- _WHAT IS ASKED_:
1. Rewrite the paragraph in the passage on North Coast watersheds that begins "Most of the remaining undeveloped watersheds" as a short bulleted list that keeps its main facts.
2. Answer these questions using the passage on North Coast watersheds:
(a) Which area does the passage say must be upgraded to a class A park?
(b) What does the passage name as the longest fjord in the world?
(c) Which river is currently being considered as a grizzly bear sanctuary?
3. Write the next part of the passage on North Coast watersheds, picking up after its last sentence.

- _SOURCE PASSAGE_:
• • • •

Most of the remaining undeveloped watersheds in coastal BC are located in the North Coast region. Here there is the opportunity to create a huge protected area which extends from the coastal divide, and Tweedsmuir Park, all the way south to Fiordland Recreation Area (which must be upgraded to class A park) and the ocean. This magnificent park would contain the largest temperate rainforest watershed in the world, the Kitlope, and much of the longest fjord in the world, the Gardner Canal.

Water falltext

Shark River in Clayoquot Photo credit: Ken Lay



Another large cluster of undeveloped watersheds is centred on the Ecstall River. The Khutzeymateen river, currently being considered as a grizzly bear sanctuary, along with the Khyex and Exchamsics watersheds form a landscape that could provide a major sanctuary to the north coast grizzly.

• • • •

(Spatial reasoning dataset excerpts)
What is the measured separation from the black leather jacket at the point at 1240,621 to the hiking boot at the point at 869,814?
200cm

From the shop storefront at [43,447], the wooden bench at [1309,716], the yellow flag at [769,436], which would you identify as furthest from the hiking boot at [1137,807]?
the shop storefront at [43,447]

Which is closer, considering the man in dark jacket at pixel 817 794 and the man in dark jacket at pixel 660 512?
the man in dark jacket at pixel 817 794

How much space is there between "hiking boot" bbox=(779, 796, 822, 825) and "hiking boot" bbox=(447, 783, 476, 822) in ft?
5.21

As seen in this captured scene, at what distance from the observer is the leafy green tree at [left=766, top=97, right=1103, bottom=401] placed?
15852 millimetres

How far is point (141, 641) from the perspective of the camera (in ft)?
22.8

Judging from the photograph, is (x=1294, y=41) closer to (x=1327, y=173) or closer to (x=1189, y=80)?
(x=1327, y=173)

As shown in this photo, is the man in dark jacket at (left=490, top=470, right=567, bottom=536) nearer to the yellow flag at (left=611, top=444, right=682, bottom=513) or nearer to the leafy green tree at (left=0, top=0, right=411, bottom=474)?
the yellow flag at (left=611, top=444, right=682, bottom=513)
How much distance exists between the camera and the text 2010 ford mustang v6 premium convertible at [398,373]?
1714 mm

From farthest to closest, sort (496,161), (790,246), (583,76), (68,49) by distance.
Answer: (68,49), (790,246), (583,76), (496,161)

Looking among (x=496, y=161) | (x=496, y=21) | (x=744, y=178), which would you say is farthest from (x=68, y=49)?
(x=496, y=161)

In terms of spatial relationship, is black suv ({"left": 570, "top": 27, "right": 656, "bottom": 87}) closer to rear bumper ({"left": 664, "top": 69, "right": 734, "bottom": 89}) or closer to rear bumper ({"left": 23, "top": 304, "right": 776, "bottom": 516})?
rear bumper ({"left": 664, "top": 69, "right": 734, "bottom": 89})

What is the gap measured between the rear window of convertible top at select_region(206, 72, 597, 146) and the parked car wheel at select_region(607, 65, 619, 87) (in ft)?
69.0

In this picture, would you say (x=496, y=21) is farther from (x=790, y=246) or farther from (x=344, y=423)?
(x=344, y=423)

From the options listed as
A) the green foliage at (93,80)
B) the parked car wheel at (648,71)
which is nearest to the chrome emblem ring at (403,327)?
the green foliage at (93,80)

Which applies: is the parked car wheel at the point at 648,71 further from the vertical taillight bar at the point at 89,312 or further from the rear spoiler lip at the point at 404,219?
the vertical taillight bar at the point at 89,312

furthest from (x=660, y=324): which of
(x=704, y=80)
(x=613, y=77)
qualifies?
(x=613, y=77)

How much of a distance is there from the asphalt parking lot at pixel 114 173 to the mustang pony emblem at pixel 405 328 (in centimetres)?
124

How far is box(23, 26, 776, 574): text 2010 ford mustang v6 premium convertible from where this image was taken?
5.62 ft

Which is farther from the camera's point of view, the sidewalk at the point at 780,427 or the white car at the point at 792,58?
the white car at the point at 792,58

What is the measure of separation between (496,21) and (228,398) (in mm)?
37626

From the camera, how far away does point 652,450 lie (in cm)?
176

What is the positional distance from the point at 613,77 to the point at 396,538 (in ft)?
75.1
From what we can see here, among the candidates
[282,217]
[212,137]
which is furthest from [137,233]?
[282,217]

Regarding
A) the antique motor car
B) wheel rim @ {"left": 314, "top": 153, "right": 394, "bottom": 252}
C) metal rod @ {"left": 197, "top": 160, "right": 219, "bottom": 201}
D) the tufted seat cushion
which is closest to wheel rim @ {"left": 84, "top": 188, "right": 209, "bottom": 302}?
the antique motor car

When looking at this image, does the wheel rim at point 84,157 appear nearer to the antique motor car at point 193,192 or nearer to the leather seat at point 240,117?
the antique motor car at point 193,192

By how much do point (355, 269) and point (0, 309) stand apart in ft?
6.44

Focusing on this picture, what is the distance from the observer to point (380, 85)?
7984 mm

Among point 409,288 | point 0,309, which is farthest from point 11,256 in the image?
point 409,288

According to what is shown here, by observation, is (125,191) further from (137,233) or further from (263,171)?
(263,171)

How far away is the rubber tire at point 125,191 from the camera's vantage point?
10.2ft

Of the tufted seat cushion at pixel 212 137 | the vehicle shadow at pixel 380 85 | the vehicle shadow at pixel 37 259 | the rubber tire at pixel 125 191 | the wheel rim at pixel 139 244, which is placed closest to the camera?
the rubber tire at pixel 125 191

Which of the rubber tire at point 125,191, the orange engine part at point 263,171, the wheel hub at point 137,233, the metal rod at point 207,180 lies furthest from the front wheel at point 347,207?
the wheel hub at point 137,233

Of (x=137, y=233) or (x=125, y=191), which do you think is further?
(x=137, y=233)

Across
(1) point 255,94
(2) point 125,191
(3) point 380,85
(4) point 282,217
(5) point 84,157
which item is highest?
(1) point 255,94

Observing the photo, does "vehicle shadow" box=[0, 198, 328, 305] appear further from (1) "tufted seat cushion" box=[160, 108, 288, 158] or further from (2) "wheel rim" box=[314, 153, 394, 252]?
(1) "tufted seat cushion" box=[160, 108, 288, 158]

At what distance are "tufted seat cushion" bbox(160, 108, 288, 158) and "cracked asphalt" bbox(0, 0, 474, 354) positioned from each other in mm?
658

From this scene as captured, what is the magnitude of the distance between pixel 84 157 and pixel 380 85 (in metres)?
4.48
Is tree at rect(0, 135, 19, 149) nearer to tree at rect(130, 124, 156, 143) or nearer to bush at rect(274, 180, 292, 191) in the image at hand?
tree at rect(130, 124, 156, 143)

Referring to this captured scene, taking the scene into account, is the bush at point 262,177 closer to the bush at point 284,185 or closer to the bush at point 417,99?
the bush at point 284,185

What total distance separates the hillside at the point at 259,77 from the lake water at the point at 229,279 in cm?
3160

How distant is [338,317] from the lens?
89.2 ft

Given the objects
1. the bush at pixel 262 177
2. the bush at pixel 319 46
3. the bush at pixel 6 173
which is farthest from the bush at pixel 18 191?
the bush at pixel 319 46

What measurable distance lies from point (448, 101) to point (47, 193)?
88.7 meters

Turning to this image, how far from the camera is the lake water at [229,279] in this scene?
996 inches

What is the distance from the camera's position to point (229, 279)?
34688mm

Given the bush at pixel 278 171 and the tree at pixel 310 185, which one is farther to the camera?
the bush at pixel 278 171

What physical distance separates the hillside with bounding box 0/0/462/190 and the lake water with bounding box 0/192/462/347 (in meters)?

• • • •

- _RESULTS FOR EACH TASK_:
1.
- Most of coastal BC's remaining undeveloped watersheds are in the North Coast region.
- A huge protected area could be created there, running from the coastal divide and Tweedsmuir Park south to Fiordland Recreation Area and the ocean.
- Fiordland Recreation Area would need to be upgraded to a class A park.
- The park would hold the Kitlope, the world's largest temperate rainforest watershed.
- It would also include much of the Gardner Canal, the world's longest fjord.

2.
(a) Fiordland Recreation Area
(b) The Gardner Canal
(c) The Khutzeymateen river

3.
We have enough information now to say that at least the areas mentioned above should be granted protection right away. But we don’t have enough information to make a reasoned decision as to which of the remaining undeveloped watersheds should be thrown open to development.

What are the resource values in these watersheds? Are they critical habitats which have not yet been recognized? We won’t know until a thorough inventory of all the resources in the coastal temperate rainforest is completed.Until that time, there should be no industrial activity in these last remaining undeveloped watersheds.